## ASSIGNMENT
Copy the complete listing exactly as shown.

## MATERIAL TO PROCESS
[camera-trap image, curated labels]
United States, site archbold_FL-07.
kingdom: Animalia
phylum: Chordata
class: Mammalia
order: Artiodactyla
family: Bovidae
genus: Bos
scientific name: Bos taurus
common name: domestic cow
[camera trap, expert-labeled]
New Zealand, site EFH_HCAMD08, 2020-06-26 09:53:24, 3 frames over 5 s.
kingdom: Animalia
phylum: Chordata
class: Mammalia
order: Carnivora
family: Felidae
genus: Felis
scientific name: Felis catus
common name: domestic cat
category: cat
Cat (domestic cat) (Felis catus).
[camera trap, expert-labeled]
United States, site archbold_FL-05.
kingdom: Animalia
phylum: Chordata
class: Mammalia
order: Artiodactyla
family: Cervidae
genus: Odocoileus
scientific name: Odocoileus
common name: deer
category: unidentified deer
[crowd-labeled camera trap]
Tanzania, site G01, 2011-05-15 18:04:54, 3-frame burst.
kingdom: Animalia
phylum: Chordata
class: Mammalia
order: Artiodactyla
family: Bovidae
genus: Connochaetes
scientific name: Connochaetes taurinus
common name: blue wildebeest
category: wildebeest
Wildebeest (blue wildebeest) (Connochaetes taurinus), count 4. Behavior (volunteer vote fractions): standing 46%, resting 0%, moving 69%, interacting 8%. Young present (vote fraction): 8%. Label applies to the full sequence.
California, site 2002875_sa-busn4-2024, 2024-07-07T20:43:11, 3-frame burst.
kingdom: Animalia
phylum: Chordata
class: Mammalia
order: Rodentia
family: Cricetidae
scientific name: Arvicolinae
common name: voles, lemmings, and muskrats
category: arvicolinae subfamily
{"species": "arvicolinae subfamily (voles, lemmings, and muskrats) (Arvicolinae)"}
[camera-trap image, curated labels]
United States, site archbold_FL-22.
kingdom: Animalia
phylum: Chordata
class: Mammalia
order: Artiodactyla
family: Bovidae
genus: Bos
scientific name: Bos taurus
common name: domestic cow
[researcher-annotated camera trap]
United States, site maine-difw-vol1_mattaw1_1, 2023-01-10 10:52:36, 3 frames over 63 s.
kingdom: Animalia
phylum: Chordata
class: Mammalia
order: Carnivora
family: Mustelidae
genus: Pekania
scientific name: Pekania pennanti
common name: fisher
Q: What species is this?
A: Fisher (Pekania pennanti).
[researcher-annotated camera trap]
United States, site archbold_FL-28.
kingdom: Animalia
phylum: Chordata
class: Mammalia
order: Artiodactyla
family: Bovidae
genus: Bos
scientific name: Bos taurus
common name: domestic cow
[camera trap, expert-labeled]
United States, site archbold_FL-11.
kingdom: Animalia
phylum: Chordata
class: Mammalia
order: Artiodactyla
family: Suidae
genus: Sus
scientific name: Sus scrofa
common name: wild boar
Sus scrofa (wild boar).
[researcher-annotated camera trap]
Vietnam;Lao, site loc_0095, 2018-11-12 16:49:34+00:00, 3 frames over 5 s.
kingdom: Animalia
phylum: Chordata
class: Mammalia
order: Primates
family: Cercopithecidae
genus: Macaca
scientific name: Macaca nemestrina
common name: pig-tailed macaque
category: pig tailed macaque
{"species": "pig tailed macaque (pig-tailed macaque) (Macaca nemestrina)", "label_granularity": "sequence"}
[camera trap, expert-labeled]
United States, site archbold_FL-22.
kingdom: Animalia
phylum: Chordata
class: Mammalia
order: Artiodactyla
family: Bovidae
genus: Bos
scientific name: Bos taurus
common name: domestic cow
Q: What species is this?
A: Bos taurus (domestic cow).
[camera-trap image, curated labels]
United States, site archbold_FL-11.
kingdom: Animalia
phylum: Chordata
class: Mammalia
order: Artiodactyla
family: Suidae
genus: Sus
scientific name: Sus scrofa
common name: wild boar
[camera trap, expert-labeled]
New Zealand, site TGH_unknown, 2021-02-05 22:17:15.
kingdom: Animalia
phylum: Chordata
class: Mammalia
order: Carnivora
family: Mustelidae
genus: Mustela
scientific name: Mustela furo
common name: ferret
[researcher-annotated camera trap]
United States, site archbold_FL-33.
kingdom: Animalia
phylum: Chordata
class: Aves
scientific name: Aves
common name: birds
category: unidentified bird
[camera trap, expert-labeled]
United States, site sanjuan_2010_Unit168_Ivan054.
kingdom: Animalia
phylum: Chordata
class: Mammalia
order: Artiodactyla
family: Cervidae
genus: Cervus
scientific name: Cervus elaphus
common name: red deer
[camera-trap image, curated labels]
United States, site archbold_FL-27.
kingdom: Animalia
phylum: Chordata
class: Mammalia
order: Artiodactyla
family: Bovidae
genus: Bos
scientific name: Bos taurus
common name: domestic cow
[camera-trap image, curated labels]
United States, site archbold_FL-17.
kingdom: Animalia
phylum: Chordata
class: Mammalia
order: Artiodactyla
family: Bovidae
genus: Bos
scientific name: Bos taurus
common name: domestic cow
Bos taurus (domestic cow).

## OUTPUT FOR THIS EXERCISE
[camera-trap image, curated labels]
United States, site archbold_FL-07.
kingdom: Animalia
phylum: Chordata
class: Mammalia
order: Artiodactyla
family: Bovidae
genus: Bos
scientific name: Bos taurus
common name: domestic cow
[camera trap, expert-labeled]
New Zealand, site EFH_HCAMD08, 2020-06-26 09:53:24, 3 frames over 5 s.
kingdom: Animalia
phylum: Chordata
class: Mammalia
order: Carnivora
family: Felidae
genus: Felis
scientific name: Felis catus
common name: domestic cat
category: cat
Cat (domestic cat) (Felis catus).
[camera trap, expert-labeled]
United States, site archbold_FL-05.
kingdom: Animalia
phylum: Chordata
class: Mammalia
order: Artiodactyla
family: Cervidae
genus: Odocoileus
scientific name: Odocoileus
common name: deer
category: unidentified deer
[crowd-labeled camera trap]
Tanzania, site G01, 2011-05-15 18:04:54, 3-frame burst.
kingdom: Animalia
phylum: Chordata
class: Mammalia
order: Artiodactyla
family: Bovidae
genus: Connochaetes
scientific name: Connochaetes taurinus
common name: blue wildebeest
category: wildebeest
Wildebeest (blue wildebeest) (Connochaetes taurinus), count 4. Behavior (volunteer vote fractions): standing 46%, resting 0%, moving 69%, interacting 8%. Young present (vote fraction): 8%. Label applies to the full sequence.
California, site 2002875_sa-busn4-2024, 2024-07-07T20:43:11, 3-frame burst.
kingdom: Animalia
phylum: Chordata
class: Mammalia
order: Rodentia
family: Cricetidae
scientific name: Arvicolinae
common name: voles, lemmings, and muskrats
category: arvicolinae subfamily
{"species": "arvicolinae subfamily (voles, lemmings, and muskrats) (Arvicolinae)"}
[camera-trap image, curated labels]
United States, site archbold_FL-22.
kingdom: Animalia
phylum: Chordata
class: Mammalia
order: Artiodactyla
family: Bovidae
genus: Bos
scientific name: Bos taurus
common name: domestic cow
[researcher-annotated camera trap]
United States, site maine-difw-vol1_mattaw1_1, 2023-01-10 10:52:36, 3 frames over 63 s.
kingdom: Animalia
phylum: Chordata
class: Mammalia
order: Carnivora
family: Mustelidae
genus: Pekania
scientific name: Pekania pennanti
common name: fisher
Q: What species is this?
A: Fisher (Pekania pennanti).
[researcher-annotated camera trap]
United States, site archbold_FL-28.
kingdom: Animalia
phylum: Chordata
class: Mammalia
order: Artiodactyla
family: Bovidae
genus: Bos
scientific name: Bos taurus
common name: domestic cow
[camera trap, expert-labeled]
United States, site archbold_FL-11.
kingdom: Animalia
phylum: Chordata
class: Mammalia
order: Artiodactyla
family: Suidae
genus: Sus
scientific name: Sus scrofa
common name: wild boar
Sus scrofa (wild boar).
[researcher-annotated camera trap]
Vietnam;Lao, site loc_0095, 2018-11-12 16:49:34+00:00, 3 frames over 5 s.
kingdom: Animalia
phylum: Chordata
class: Mammalia
order: Primates
family: Cercopithecidae
genus: Macaca
scientific name: Macaca nemestrina
common name: pig-tailed macaque
category: pig tailed macaque
{"species": "pig tailed macaque (pig-tailed macaque) (Macaca nemestrina)", "label_granularity": "sequence"}
[camera trap, expert-labeled]
United States, site archbold_FL-22.
kingdom: Animalia
phylum: Chordata
class: Mammalia
order: Artiodactyla
family: Bovidae
genus: Bos
scientific name: Bos taurus
common name: domestic cow
Q: What species is this?
A: Bos taurus (domestic cow).
[camera-trap image, curated labels]
United States, site archbold_FL-11.
kingdom: Animalia
phylum: Chordata
class: Mammalia
order: Artiodactyla
family: Suidae
genus: Sus
scientific name: Sus scrofa
common name: wild boar
[camera trap, expert-labeled]
New Zealand, site TGH_unknown, 2021-02-05 22:17:15.
kingdom: Animalia
phylum: Chordata
class: Mammalia
order: Carnivora
family: Mustelidae
genus: Mustela
scientific name: Mustela furo
common name: ferret
[researcher-annotated camera trap]
United States, site archbold_FL-33.
kingdom: Animalia
phylum: Chordata
class: Aves
scientific name: Aves
common name: birds
category: unidentified bird
[camera trap, expert-labeled]
United States, site sanjuan_2010_Unit168_Ivan054.
kingdom: Animalia
phylum: Chordata
class: Mammalia
order: Artiodactyla
family: Cervidae
genus: Cervus
scientific name: Cervus elaphus
common name: red deer
[camera-trap image, curated labels]
United States, site archbold_FL-27.
kingdom: Animalia
phylum: Chordata
class: Mammalia
order: Artiodactyla
family: Bovidae
genus: Bos
scientific name: Bos taurus
common name: domestic cow
[camera-trap image, curated labels]
United States, site archbold_FL-17.
kingdom: Animalia
phylum: Chordata
class: Mammalia
order: Artiodactyla
family: Bovidae
genus: Bos
scientific name: Bos taurus
common name: domestic cow
Bos taurus (domestic cow).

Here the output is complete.